Archive of UserLand's first discussion group, started October 5, 1998.

Re: Lab Books and Lawyers

Author:Jay Woods
Posted:8/5/2000; 5:25:32 AM
Topic:Lab Books and Lawyers
Msg #:19478 (In response to 19464)
Prev/Next:19477 / 19479

The use of lab notebooks is also required in most industrial chemical labs. As a programmer they have been just as valuable. It has taken a large chunk of my life to get to the point of 'thinking in the notebook'. The difference between Ralph Hempel and I is that because the web allows for the timestamping (that makes it a legal record) I keep my notes online. Each day I use a hacked version of mirror to send all the changed pages to Altavista for indexing and to establish the timestamping.

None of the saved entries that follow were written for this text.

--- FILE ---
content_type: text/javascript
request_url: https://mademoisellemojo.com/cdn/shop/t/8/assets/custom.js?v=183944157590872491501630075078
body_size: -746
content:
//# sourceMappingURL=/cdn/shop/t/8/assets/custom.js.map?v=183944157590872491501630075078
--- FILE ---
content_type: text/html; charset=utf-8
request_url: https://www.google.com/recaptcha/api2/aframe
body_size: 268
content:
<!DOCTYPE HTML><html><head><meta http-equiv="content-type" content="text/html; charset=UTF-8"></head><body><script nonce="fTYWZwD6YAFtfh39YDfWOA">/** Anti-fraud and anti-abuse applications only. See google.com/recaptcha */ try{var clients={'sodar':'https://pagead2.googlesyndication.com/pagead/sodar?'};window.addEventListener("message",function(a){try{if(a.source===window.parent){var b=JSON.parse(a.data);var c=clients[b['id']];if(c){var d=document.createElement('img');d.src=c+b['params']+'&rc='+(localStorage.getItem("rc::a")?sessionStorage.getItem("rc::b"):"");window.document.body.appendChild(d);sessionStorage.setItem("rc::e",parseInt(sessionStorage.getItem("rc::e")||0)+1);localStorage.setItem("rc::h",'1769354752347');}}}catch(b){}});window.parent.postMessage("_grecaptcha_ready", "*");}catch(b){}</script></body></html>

There are other methods that qualify as legal records such as burning CDs. The courts have never required the records to be unalterable, just that the time series exists as a permanent record. As an example of a general log, see NOTES . It is starting to resemble Discuss.UserLand for some strange reason. As a collection of notes on how to keep the scientific notebook, see NOTEBOOK.

Sketching is definately the major weakness in thinking online. However, flat bed scanners have become so common, it is no longer a good excuse. Inexpensive ones are $50. 4-in-1 printers are in the $300 to $400 class to handle sheet feeding and catch up on the back log. Scan in the paper sketches, link in the GIFs, and go on. Now they are in digital form for annotation and indexing.